◆ WRITTEN TASK ◆
Please reproduce every one of the following items word for word.

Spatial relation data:

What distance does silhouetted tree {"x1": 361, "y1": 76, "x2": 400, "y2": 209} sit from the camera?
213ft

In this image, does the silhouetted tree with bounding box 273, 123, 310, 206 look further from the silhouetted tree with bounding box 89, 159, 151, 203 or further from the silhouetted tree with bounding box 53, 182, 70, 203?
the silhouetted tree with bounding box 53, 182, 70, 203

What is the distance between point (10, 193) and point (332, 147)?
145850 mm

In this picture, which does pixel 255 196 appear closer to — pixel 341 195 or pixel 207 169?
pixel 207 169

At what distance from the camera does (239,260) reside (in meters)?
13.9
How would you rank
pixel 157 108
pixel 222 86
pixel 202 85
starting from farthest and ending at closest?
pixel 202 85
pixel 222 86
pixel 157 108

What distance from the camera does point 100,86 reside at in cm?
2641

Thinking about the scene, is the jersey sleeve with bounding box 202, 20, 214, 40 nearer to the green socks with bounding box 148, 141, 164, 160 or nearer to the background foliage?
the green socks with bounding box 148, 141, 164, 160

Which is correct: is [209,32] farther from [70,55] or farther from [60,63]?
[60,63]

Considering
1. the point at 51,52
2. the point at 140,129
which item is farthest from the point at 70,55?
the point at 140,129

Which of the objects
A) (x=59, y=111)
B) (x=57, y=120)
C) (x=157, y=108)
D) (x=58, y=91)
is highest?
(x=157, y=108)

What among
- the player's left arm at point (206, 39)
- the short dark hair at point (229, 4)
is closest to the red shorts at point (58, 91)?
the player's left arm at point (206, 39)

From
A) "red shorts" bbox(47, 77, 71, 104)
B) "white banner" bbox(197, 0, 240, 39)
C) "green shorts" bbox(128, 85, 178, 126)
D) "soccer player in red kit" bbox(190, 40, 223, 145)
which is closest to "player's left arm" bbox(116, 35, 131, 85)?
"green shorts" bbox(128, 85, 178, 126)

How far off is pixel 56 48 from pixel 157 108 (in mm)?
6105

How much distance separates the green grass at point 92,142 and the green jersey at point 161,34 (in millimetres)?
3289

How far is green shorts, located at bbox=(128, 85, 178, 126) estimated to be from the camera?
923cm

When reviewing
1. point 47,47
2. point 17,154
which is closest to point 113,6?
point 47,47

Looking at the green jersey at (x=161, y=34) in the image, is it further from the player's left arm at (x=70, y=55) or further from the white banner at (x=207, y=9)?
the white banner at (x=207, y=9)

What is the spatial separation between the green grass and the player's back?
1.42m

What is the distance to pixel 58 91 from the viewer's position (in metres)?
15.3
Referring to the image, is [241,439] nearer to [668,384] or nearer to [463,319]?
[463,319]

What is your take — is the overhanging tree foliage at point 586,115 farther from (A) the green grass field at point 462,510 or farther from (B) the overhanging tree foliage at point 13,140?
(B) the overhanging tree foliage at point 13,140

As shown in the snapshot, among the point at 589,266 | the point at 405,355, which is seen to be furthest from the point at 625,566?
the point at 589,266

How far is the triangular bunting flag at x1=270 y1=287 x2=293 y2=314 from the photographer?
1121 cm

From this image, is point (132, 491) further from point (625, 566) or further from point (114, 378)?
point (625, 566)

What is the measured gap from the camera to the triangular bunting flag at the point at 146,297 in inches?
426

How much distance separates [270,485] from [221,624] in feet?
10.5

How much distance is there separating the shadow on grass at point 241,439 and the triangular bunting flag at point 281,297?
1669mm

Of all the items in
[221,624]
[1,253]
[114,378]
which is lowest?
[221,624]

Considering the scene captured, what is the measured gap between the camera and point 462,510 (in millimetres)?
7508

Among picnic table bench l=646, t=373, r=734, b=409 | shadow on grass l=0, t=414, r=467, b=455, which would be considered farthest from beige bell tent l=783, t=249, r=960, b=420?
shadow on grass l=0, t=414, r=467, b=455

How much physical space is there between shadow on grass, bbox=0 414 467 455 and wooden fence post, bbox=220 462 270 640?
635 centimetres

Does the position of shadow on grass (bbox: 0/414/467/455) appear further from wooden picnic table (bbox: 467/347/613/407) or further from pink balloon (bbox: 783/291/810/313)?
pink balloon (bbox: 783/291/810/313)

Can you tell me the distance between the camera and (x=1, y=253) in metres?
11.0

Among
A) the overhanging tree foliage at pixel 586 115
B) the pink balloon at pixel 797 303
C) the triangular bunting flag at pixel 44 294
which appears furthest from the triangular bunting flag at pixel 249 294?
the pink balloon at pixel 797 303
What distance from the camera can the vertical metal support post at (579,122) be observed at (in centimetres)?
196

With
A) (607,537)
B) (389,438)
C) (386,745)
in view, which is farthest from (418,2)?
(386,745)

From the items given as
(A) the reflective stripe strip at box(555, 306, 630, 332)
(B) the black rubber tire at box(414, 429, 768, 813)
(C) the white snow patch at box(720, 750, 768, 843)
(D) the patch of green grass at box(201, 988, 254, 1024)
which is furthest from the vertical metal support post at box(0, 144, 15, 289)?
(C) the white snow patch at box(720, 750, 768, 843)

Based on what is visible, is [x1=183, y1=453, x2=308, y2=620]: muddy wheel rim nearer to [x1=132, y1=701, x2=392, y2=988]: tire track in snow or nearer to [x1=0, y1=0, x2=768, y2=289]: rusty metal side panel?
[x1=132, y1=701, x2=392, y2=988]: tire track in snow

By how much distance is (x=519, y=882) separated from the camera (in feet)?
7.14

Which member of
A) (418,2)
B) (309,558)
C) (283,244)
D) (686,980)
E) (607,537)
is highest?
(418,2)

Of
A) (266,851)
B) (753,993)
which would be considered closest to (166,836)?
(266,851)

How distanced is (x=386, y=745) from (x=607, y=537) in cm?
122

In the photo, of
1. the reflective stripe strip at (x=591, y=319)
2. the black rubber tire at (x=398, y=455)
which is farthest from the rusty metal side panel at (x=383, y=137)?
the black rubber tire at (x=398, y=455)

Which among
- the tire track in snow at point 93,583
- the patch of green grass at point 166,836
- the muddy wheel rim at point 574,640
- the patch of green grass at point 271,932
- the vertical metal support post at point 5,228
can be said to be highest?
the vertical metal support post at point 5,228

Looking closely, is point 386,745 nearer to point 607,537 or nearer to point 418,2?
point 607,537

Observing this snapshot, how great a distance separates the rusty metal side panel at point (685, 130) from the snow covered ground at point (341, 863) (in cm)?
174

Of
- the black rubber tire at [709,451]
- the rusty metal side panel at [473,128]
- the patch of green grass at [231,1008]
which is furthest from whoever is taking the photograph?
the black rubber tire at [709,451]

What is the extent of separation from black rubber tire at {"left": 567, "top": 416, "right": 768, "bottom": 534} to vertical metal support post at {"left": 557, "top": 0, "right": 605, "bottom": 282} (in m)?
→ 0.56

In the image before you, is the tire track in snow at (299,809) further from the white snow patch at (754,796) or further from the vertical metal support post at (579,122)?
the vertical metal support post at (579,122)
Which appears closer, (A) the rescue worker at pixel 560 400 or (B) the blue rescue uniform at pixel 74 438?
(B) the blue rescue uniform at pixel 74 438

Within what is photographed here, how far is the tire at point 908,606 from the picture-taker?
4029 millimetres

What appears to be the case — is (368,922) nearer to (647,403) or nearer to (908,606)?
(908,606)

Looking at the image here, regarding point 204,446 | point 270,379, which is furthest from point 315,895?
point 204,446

◆ TASK RESPONSE ◆
What distance does silhouetted tree {"x1": 361, "y1": 76, "x2": 400, "y2": 209} sit from the camera?
213ft

In this image, does the silhouetted tree with bounding box 273, 123, 310, 206 look further from the silhouetted tree with bounding box 89, 159, 151, 203 or further from the silhouetted tree with bounding box 53, 182, 70, 203?
the silhouetted tree with bounding box 53, 182, 70, 203

What is the distance between point (10, 193) and point (332, 147)?
145850 mm

In this picture, which does pixel 255 196 appear closer to — pixel 341 195 or pixel 207 169?
pixel 207 169

At what distance from the camera does (239,260) reside (in meters)?
13.9
How would you rank
pixel 157 108
pixel 222 86
pixel 202 85
starting from farthest and ending at closest?
pixel 202 85
pixel 222 86
pixel 157 108

What distance from the camera does point 100,86 reside at in cm?
2641

Thinking about the scene, is the jersey sleeve with bounding box 202, 20, 214, 40 nearer to the green socks with bounding box 148, 141, 164, 160 or nearer to the background foliage?
the green socks with bounding box 148, 141, 164, 160

Which is correct: is [209,32] farther from [70,55] or farther from [60,63]?
[60,63]

Considering
1. the point at 51,52
2. the point at 140,129
which item is farthest from the point at 70,55?
the point at 140,129

Which of the objects
A) (x=59, y=111)
B) (x=57, y=120)
C) (x=157, y=108)
D) (x=58, y=91)
is highest?
(x=157, y=108)

What among
- the player's left arm at point (206, 39)
- the short dark hair at point (229, 4)
is closest to the red shorts at point (58, 91)?
the player's left arm at point (206, 39)

From
A) "red shorts" bbox(47, 77, 71, 104)
B) "white banner" bbox(197, 0, 240, 39)
C) "green shorts" bbox(128, 85, 178, 126)
D) "soccer player in red kit" bbox(190, 40, 223, 145)
which is closest to "player's left arm" bbox(116, 35, 131, 85)?
"green shorts" bbox(128, 85, 178, 126)

How far off is pixel 56 48 from pixel 157 108 (in mm)?
6105

How much distance separates the green grass at point 92,142 and the green jersey at point 161,34 (in millimetres)?
3289

How far is green shorts, located at bbox=(128, 85, 178, 126) estimated to be from the camera?
923cm

When reviewing
1. point 47,47
2. point 17,154
which is closest to point 113,6?
point 47,47

Looking at the green jersey at (x=161, y=34) in the image, is it further from the player's left arm at (x=70, y=55) or further from the white banner at (x=207, y=9)?
the white banner at (x=207, y=9)

What is the spatial separation between the green grass and the player's back?
1.42m

What is the distance to pixel 58 91 from the viewer's position (in metres)?
15.3
Referring to the image, is [241,439] nearer to [668,384] or nearer to [463,319]?
[463,319]

What is your take — is the overhanging tree foliage at point 586,115 farther from (A) the green grass field at point 462,510 or farther from (B) the overhanging tree foliage at point 13,140?
(B) the overhanging tree foliage at point 13,140

As shown in the snapshot, among the point at 589,266 | the point at 405,355, which is seen to be furthest from the point at 625,566?
the point at 589,266

How far is the triangular bunting flag at x1=270 y1=287 x2=293 y2=314 from the photographer?
1121 cm

From this image, is point (132, 491) further from point (625, 566) or further from point (114, 378)?
point (625, 566)

What is the measured gap from the camera to the triangular bunting flag at the point at 146,297 in inches?
426

How much distance separates [270,485] from [221,624] in feet?
10.5

How much distance is there separating the shadow on grass at point 241,439 and the triangular bunting flag at point 281,297?
1669mm

Of all the items in
[221,624]
[1,253]
[114,378]
which is lowest?
[221,624]

Considering the scene captured, what is the measured gap between the camera and point 462,510 (in millimetres)?
7508

Among picnic table bench l=646, t=373, r=734, b=409 | shadow on grass l=0, t=414, r=467, b=455, which would be considered farthest from beige bell tent l=783, t=249, r=960, b=420?
shadow on grass l=0, t=414, r=467, b=455

How much physical space is there between shadow on grass, bbox=0 414 467 455 and wooden fence post, bbox=220 462 270 640?
635 centimetres

Does the position of shadow on grass (bbox: 0/414/467/455) appear further from wooden picnic table (bbox: 467/347/613/407) or further from pink balloon (bbox: 783/291/810/313)?
pink balloon (bbox: 783/291/810/313)

Can you tell me the distance between the camera and (x=1, y=253) in metres?
11.0

Among
A) the overhanging tree foliage at pixel 586 115
B) the pink balloon at pixel 797 303
C) the triangular bunting flag at pixel 44 294
which appears furthest from the triangular bunting flag at pixel 249 294?
the pink balloon at pixel 797 303
What distance from the camera can the vertical metal support post at (579,122) be observed at (in centimetres)?
196

With
A) (607,537)
B) (389,438)
C) (386,745)
in view, which is farthest from (418,2)?
(386,745)

From the items given as
(A) the reflective stripe strip at box(555, 306, 630, 332)
(B) the black rubber tire at box(414, 429, 768, 813)
(C) the white snow patch at box(720, 750, 768, 843)
(D) the patch of green grass at box(201, 988, 254, 1024)
which is furthest from the vertical metal support post at box(0, 144, 15, 289)?
(C) the white snow patch at box(720, 750, 768, 843)

Based on what is visible, is [x1=183, y1=453, x2=308, y2=620]: muddy wheel rim nearer to [x1=132, y1=701, x2=392, y2=988]: tire track in snow or nearer to [x1=0, y1=0, x2=768, y2=289]: rusty metal side panel?
[x1=132, y1=701, x2=392, y2=988]: tire track in snow

By how much distance is (x=519, y=882) separated from the camera (in feet)?
7.14

Which member of
A) (418,2)
B) (309,558)
C) (283,244)
D) (686,980)
E) (607,537)
is highest?
(418,2)

Of
A) (266,851)
B) (753,993)
which would be considered closest to (166,836)?
(266,851)

How distanced is (x=386, y=745) from (x=607, y=537) in cm?
122

In the photo, of
1. the reflective stripe strip at (x=591, y=319)
2. the black rubber tire at (x=398, y=455)
which is farthest from the rusty metal side panel at (x=383, y=137)?
the black rubber tire at (x=398, y=455)

Which among
- the tire track in snow at point 93,583
- the patch of green grass at point 166,836
- the muddy wheel rim at point 574,640
- the patch of green grass at point 271,932
- the vertical metal support post at point 5,228
can be said to be highest?
the vertical metal support post at point 5,228

Looking closely, is point 386,745 nearer to point 607,537 or nearer to point 418,2?
point 607,537

Observing this snapshot, how great a distance separates the rusty metal side panel at point (685, 130) from the snow covered ground at point (341, 863) (in cm)?
174

Of
- the black rubber tire at [709,451]
- the rusty metal side panel at [473,128]
- the patch of green grass at [231,1008]
which is furthest from whoever is taking the photograph?
the black rubber tire at [709,451]

What is the extent of separation from black rubber tire at {"left": 567, "top": 416, "right": 768, "bottom": 534} to vertical metal support post at {"left": 557, "top": 0, "right": 605, "bottom": 282} (in m)?
→ 0.56

In the image before you, is the tire track in snow at (299,809) further from the white snow patch at (754,796) or further from the vertical metal support post at (579,122)?
the vertical metal support post at (579,122)
Which appears closer, (A) the rescue worker at pixel 560 400 or (B) the blue rescue uniform at pixel 74 438?
(B) the blue rescue uniform at pixel 74 438

Within what is photographed here, how far is the tire at point 908,606 from the picture-taker?
4029 millimetres

What appears to be the case — is (368,922) nearer to (647,403) or nearer to (908,606)?
(908,606)

Looking at the image here, regarding point 204,446 | point 270,379, which is furthest from point 315,895?
point 204,446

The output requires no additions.